QUOTE(dogbiscuit @ Fri 17th December 2010, 10:17am)
QUOTE(Enric_Naval @ Fri 17th December 2010, 8:06am)
You prefer that articles are handled by organizations that have a clear POV? But, for example, Wikipedia Review would have no negative information about any company. If you wanted to learn about a company, and the only option available were to be Wikipedia Review, you would only have a pastel-colored view of positive fluff. At least, in wikipedia, you can expect to get a glimpse of all negative and positive views, vaguely represented in the same proportion as its real-world importance, with clear citations to many many external sources that you can follow to get more in-depth info. I don't know of any website that did this before wikipedia, and I think that it still remains this way (although the situation has improved a lot).
(It's better if you are bilingual, or multilingual, or ready to use translation tools. You can read the same article in other languages, and get different perspectives. I can read English, Spanish, Catalan and a bit of French, and I am surprised at how the same topic can be twisted beyond recognition depending on which wikipedia is writing it, and how local perspective can affect the writing)
Just to be clear, in English Wikipedia you are still getting a clear POV - that of an immature sexual fantasist male libertarian IT geek. It sets up a world view that pervades articles in most unexpected ways and is seeping out into the real world.
In fact, I think that we are seeing the Wikipedian attitude seeping its way into British politics - the cult of the amateur where we are being told it is better for local volunteers to run local services and magically things will be ok, rather forgetting why the local authorities were introduced in the first place. Sure, the bureaucratic infrastructure of the UK is bloated and in need of reform, but turning it off and walking away is the worst sort of libertarian uncritical thinking that the likes of Wikipedia has immersed us in. I don't blame Wikipedia for inventing it, but I blame it for perpetuating a myth that it works and is risk free.
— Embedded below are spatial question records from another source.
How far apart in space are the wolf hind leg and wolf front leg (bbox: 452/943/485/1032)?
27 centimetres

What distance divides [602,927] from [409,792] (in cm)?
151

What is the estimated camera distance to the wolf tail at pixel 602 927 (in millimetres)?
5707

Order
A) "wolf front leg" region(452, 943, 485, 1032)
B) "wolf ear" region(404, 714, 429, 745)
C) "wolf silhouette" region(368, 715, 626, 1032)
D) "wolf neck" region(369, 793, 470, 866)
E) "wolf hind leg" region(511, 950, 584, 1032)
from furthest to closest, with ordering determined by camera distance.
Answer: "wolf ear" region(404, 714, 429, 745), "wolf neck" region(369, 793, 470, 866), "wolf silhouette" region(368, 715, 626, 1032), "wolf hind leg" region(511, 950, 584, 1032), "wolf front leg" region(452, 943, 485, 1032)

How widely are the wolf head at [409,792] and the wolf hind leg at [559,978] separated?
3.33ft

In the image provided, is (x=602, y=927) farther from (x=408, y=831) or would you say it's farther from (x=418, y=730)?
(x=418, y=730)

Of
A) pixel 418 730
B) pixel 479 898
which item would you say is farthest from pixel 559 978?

Another myth you seem to have fallen for is that before Wikipedia, information was unsourced. Any serious book (or specialist web site) on a subject, in fact even many lightweight books, have always quoted sources which you are welcome to look up. In fact, it was because Wikipedia was producing such broken information that they introduced the sourcing requirement taken from traditional authoring - your post sounds like you think Wikipedia brought referencing information to the world. The world of information existed before the web, and in those days serious authors justified there works with proper research rather than a SlimVirginesque after-the-fact-Google to support a position. Wikipedia was based on the web which expressly was brought into being to support hyper-linking - the referencing of information - don't delude yourself that Wikipedia invented the key concept that brought Teh Interweb to the public.
Before 2004-2005, if you searched information in the internet, were you bound to find exhaustive sourced information about almost any topic you searched?
Maybe I should explain one personal experience. I live in Aragon, near Catalonia, and I have often discussed with Catalan nationalists (catalanists). Before wikipedia, there were lots of catalanists websites saying all sort of stuff about how Catalonia was so big and powerful, and how Aragon had almost no role at all during the Middle Ages. When wikipedia appeared, they took it by assault. But, progressively, as non-nationalistic people got involved, as higher-quality sources were required, the catalanist propaganda has been replaced with accurate balanced information that explain the proper places of Aragon and Catalonia. It's still an ongoing thing, but it has resulted in very detailed articles that I couldn't possibly dream of finding online in 2004-2005.
Books, you say? I was talking about online resources. You know, that old dream about putting all the knowledge of mankind in computers, so it's instantly accesible by all humans at any moment from any place. That old dream about placing a computer in an orbital satellite so it can be accessed from anywhere in the surface ("but how will we get rid of the paper chads from the punched cards? And the paper dust caused by the perforating could be a health concern!") . Later expanded by Arthur C. Clarke who wrote a story about three geostationary satellites, each one with a computer, so the information can be retrieved from anywhere in Earth's surface.